Evidentialism
Evidentialism, in the philosophy of religion, is the position that religious belief is rationally held only if it is supported by sufficient evidence. The position is usually attributed in its modern form to W. K. Clifford’s nineteenth-century essay “The Ethics of Belief,” which contains the often-quoted line: “It is wrong, always, everywhere, and for anyone, to believe anything upon insufficient evidence.”
Most twentieth-century atheist philosophy of religion, including J. L. Mackie‘s The Miracle of Theism, proceeds on broadly evidentialist assumptions. The arguments for God are evaluated; they are found wanting; therefore, the conclusion goes, theistic belief lacks the evidence required for rationality.

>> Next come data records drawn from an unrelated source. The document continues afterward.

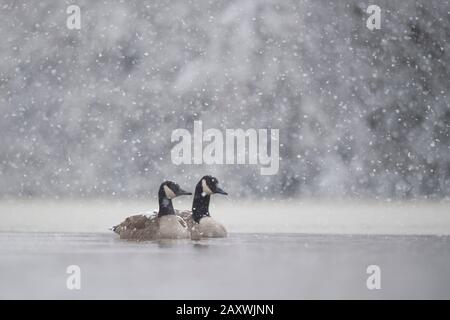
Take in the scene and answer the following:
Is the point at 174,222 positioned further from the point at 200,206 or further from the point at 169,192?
the point at 200,206

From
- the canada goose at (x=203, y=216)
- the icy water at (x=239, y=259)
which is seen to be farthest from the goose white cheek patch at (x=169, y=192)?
the icy water at (x=239, y=259)

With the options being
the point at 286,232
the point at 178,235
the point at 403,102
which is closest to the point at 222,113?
the point at 403,102

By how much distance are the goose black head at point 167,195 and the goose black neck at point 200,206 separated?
0.28 metres

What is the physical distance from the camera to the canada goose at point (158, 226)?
12.8 metres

The position has been challenged in two main ways. Reformed Epistemology, following Alvin Plantinga, argues that the evidentialist standard is too strong: it would, applied consistently, also rule out perceptual beliefs, memory beliefs, and belief in other minds. Externalist accounts of justification more generally have argued that what matters for rational belief is not the believer’s possession of evidence but the reliability of the cognitive faculties producing the belief.
The shift Margaret Halloran traces across her year is, in part, a shift in how she relates to evidentialism itself. She arrived at the year a confident evidentialist. She is leaving it less confident, not because she has come to think the arguments for God succeed, but because she is no longer sure the evidentialist standard is the right standard against which they should be measured.